Futuro in bilico: 2 italiani su 3 senza previdenza complementare
28 nov 2025 | 2 min di lettura

Nel 2007, il cosiddetto “semestre di silenzio-assenso”, coinvolse più di 5 milioni di dipendenti del settore privato e portò ad un aumento di oltre il 63% nel numero degli iscritti ai fondi pensione negoziali. Oggi, a più di 18 anni di distanza, la previdenza complementare (dai Pip alle assicurazioni fino ai fondi) fatica ancora a imporsi in Italia.
Analizzando un campione rappresentativo di cittadini in età lavorativa, l’Osservatorio Moneyfarm ha calcolato che, degli oltre 31,4 milioni di italiani nati tra il 1961 e il 2000, solo il 37% (con una quota che scende al 23,7% tra gli autonomi) dispone di un fondo pensione, mentre il restante 63% risulta occupato senza forme di previdenza complementare oppure inoccupato.

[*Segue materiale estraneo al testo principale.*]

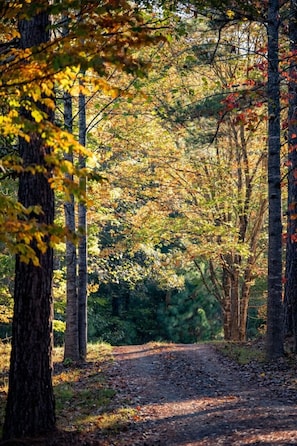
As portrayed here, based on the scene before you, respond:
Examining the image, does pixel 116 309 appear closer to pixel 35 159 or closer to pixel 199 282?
pixel 199 282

A livello territoriale, con l’eccezione virtuosa del Trentino-Alto Adige, dove il tasso di adesione alla previdenza integrativa tra i 25 e i 64 anni sfiora il 63%, nessun’altra regione supera la soglia del 50% di lavoratori iscritti a un fondo pensione. In coda alla classifica si trovano Campania e Sicilia, con tassi di adesione rispettivamente del 28,5% e del 28,9%.
Le potenzialità del TFR
Anche l’impiego del TFR come strumento di investimento previdenziale è limitato: tra il 2007 e il 2024 soltanto il 23,8% del TFR generato dalle imprese italiane è stato destinato a forme di previdenza integrativa. Il resto è rimasto nelle aziende (234 miliardi di euro) o è confluito nel Fondo di Tesoreria INPS, che raccoglie il TFR delle aziende con più di 50 dipendenti (105 miliardi).
Nonostante le resistenze, il Trattamento di Fine Rapporto continua a rappresentare quasi la metà della raccolta complessiva dei fondi pensione (42,5%), confermando come il suo conferimento possa essere una delle principali leve di crescita per la previdenza complementare.
Il divario di genere
Un altro tema rilevante è la disparità di genere. Solo il 39% degli iscritti ai fondi pensione è donna. Un divario deriva anche dalle differenze occupazionali. Tra i 20 e i 64 anni, infatti, le donne registrano un tasso di occupazione (58,1%) di 19 punti percentuali inferiore rispetto agli uomini (77,3%). Una distanza che inevitabilmente si riflette anche sulla partecipazione alla previdenza integrativa.
La situazione migliore è per gli uomini di età compresa tra i 55 e i 64 anni, dove quasi la metà (48%) ha sottoscritto un fondo pensione, contro il 42% delle coetanee donne. All’estremo opposto, la situazione più critica riguarda le giovani donne tra i 25 e i 34 anni: in questa fascia il tasso di adesione crolla al 25,5%, a fronte del 33,2% dei coetanei uomini.